The core of the book is a detailed reconstruction of Steiner’s evolving racial views from his theosophical period onward and his efforts to build these ideas into his overarching system of esoteric teachings. Martins offers a number of insightful interpretive hypotheses. He draws connections, for example, between Steiner’s depiction of the white race as representing the balanced and harmonious contrast to the black and yellow races, who had developed the ‘I’ either too weakly or too strongly, and Steiner’s model of Christ as the balanced and harmonious contrast to Ahriman and Lucifer. This is a plausible and illuminating interpretation.

Martins has a good brief chapter on the intra-theosophical conflict over Krishnamurti, the final straw in Steiner’s escalating clash with the India-based leadership of the Theosophical Society which led to the split-off of the Anthroposophical Society in 1912/1913. He sees 1910 as the date of a major expansion of Steiner’s racial theory and provides a thorough examination of Steiner’s book on The Mission of the Folk Souls, observing that Steiner held various spiritual entities responsible for the existence of racial differentiation, from the “abnormal spirits of form” to Lucifer to Ahriman. On Steiner’s efforts to distinguish his own racial teachings from those of mainstream Theosophy, Martins comments: “through his new race metaphysics, he jumped out of the frying pan and into the fire as far as racism is concerned.” (105)

The book’s discussion of Steiner’s perspective in World War I is refreshingly demystified, though there are occasional small lapses. At one point Martins says that Steiner’s statements about the war did not represent the principal focus of his lectures from 1914 to 1918. But we do not yet have a definitive record one way or the other; most of Steiner’s lectures from the first year of the war, for instance, have never been published. Martins nonetheless gives an accurate portrait of Steiner’s stance, noting that his war-time statements “fit almost seamlessly into the pan-German and propagandistic positions common during those years” (113). Steiner’s claims about the war shifted in the aftermath of the German defeat, and Martins observes astutely and caustically that eminent latter-day anthroposophists have not followed Steiner’s lead, clinging instead to the utterly groundless notion that Germany bore no substantial responsibility for the war.

### Data entries:
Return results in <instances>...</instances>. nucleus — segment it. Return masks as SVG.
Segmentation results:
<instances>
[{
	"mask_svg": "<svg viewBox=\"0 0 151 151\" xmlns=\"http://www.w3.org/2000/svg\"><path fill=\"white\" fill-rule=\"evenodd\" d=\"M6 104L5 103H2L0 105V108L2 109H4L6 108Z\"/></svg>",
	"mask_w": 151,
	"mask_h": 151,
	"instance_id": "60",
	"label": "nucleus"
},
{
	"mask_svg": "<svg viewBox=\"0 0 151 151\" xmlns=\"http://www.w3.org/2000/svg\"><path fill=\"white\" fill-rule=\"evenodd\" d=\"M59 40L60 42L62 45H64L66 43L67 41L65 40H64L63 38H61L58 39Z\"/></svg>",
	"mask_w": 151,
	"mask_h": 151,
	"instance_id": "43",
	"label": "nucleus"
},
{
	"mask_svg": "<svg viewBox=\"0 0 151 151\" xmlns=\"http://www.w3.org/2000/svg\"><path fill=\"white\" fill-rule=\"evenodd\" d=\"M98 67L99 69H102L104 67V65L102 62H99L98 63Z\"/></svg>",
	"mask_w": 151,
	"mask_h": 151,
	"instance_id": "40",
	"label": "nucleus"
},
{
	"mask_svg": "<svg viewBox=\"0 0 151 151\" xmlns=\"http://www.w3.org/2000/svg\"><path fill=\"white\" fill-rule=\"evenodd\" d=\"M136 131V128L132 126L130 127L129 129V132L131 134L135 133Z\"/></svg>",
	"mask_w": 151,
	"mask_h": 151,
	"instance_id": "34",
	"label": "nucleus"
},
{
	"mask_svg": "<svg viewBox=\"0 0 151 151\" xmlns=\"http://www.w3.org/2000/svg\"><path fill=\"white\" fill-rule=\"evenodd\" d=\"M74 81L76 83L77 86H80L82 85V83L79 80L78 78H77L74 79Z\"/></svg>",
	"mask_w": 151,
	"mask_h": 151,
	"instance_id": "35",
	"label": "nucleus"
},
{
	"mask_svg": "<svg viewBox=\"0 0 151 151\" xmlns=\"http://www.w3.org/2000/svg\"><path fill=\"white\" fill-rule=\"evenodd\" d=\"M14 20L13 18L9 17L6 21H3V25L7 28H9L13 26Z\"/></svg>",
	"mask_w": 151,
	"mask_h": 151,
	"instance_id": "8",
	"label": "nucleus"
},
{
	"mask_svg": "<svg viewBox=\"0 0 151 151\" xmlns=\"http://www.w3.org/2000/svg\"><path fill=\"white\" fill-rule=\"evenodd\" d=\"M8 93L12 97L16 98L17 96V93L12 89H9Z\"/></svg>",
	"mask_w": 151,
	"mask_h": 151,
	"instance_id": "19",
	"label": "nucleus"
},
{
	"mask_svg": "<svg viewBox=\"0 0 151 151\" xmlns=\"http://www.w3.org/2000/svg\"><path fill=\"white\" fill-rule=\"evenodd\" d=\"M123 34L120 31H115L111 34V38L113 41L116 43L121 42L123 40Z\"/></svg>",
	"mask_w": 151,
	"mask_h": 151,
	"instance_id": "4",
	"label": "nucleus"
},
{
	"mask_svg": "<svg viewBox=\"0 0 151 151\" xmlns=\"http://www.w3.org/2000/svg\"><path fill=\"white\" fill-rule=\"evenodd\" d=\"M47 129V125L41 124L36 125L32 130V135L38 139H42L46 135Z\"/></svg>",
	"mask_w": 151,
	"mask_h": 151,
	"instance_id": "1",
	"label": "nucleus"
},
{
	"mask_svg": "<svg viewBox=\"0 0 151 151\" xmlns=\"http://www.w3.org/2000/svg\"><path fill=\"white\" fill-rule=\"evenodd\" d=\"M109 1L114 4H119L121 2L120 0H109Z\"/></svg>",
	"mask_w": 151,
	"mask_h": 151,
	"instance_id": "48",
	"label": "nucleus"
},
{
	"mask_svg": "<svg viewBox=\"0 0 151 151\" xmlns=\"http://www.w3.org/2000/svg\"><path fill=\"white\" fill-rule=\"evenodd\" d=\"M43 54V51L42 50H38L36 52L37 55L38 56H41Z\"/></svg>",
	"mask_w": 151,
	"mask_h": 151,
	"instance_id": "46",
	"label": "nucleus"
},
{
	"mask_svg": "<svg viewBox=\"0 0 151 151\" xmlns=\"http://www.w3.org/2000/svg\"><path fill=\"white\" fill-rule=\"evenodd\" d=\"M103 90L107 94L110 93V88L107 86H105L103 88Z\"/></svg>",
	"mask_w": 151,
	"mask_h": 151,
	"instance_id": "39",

### JOBS:
a – In the book review, which year does Martins see as the date of a major expansion of Steiner's racial theory?
b – Carry the review of Martins's book on Steiner forward, picking up right after its final sentence.

### EXERCISE RESULTS:
a – 1910

b –
Delineating the impact of the war, Martins describes Steiner’s model of “social threefolding” as oscillating “between theocracy and emancipation,” pointing out that in his threefolding lectures Steiner varied his message from audience to audience (121). The book includes an illuminating comparison of Steiner’s threefolding proposals to Édouard Schuré’s earlier conception of a threefold social order, which in turn drew on the ‘synarchy’ ideas of occultist Alexandre Saint-Yvesd’Alveydre. Departing partially from the work of historian Helmut Zander, Martins also traces the indebtedness of Steiner’s threefolding model to his esoteric evolutionary narrative, with occasional racial overtones (123).

This is one of the more provocative and illuminating parts of the book, but also one of the places where the study’s historical contextualization, in my view, falls somewhat short. Steiner’s teachings about “social threefolding” emerged in a particular historical moment, and the contours of that historical moment are crucial to understanding the import of Steiner’s tenets. The 1917-1920 period in Germany, Austria, and elsewhere was one of great lability, with many proposals for sweeping democratization of social life in response to the hierarchy and authoritarianism of the Imperial era. In light of this background, Steiner’s proposals appear as an attempt to stem the democratic tide and keep it within limited boundaries while recuperating significant hierarchical and authoritarian aspects of the social order. Hence Steiner’s insistence that in a threefold society, democratic principles and procedures were to be restricted to the relatively attenuated political realm and were not to be applied to the spiritual-cultural or economic realm.

Steiner was quite vocal on this point, declaring unambiguously: “For God’s sake, no democracy in the economic sphere!” (Steiner, Vom Einheitsstaat zum dreigliedrigen sozialen Organismus, 165, from a 1920 speech on “Threefolding and the Current World Situation”) Statements like these were a direct rebuke to the movements aspiring toward economic democracy and a “council republic” in post-war Germany, movements proposing a much more dynamic vision of grassroots democracy, a vision decidedly at odds with Steiner’s own. In this sense as in others, the elitist conception of a spiritual aristocracy was fundamental to Steiner’s ‘social threefolding’ framework. Within the specific historical context of the 1917-1920 interregnum, this was not an emancipatory but a conservative model. The illiberal implications of this approach profoundly shaped anthroposophist responses to the Weimar Republic as well as to the National Socialist regime.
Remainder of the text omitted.